Stored data entries:
· · ·

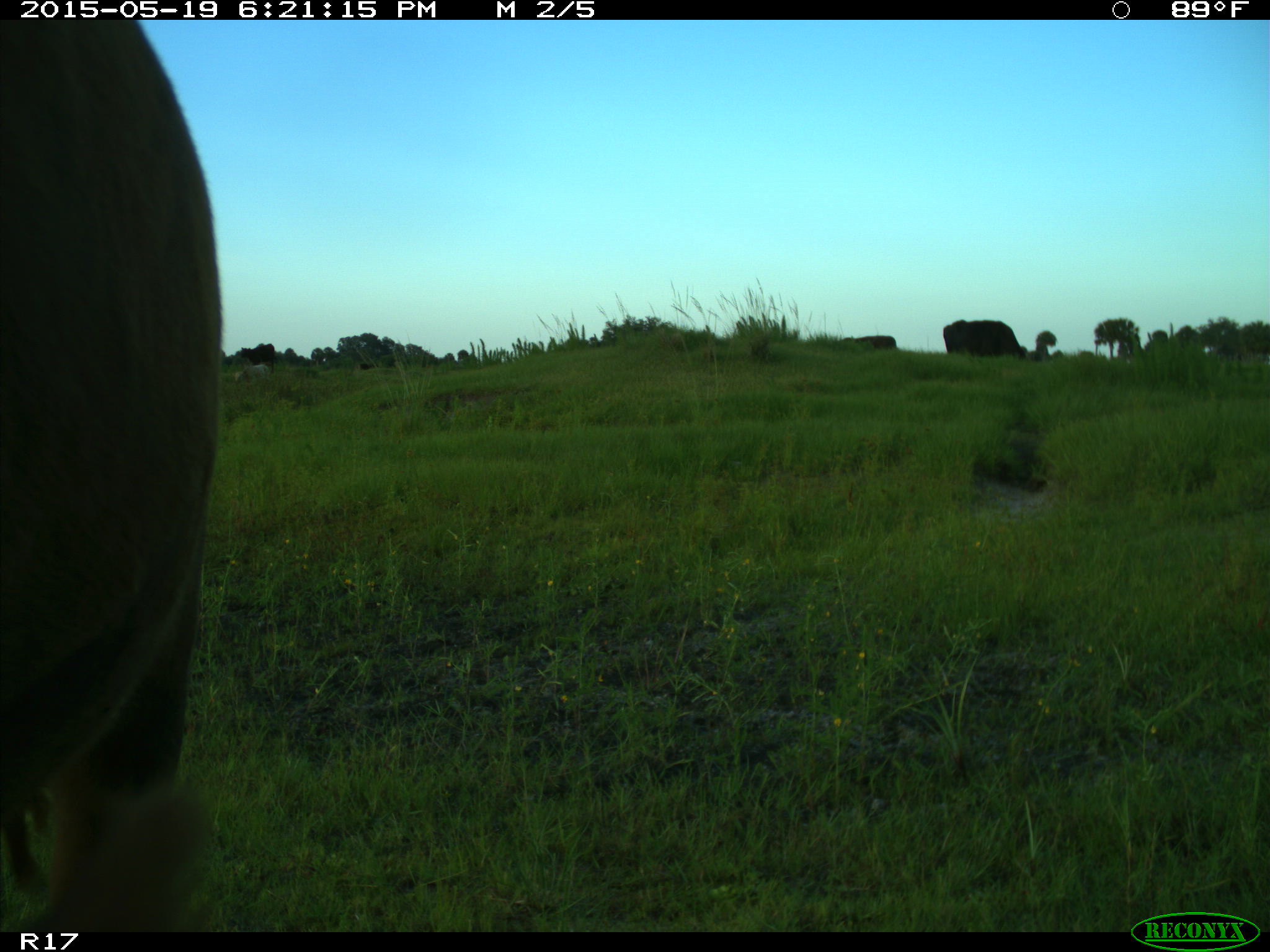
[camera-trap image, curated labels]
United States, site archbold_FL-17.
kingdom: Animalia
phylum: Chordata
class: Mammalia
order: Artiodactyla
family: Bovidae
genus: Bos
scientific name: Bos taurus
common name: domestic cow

· · ·

• **Task to complete**:
You are asked to reproduce word for word the line containing "phylum: Chordata" and every subsequent line through the end of the entries.

• **Solution for this problem**:
phylum: Chordata
class: Mammalia
order: Artiodactyla
family: Bovidae
genus: Bos
scientific name: Bos taurus
common name: domestic cow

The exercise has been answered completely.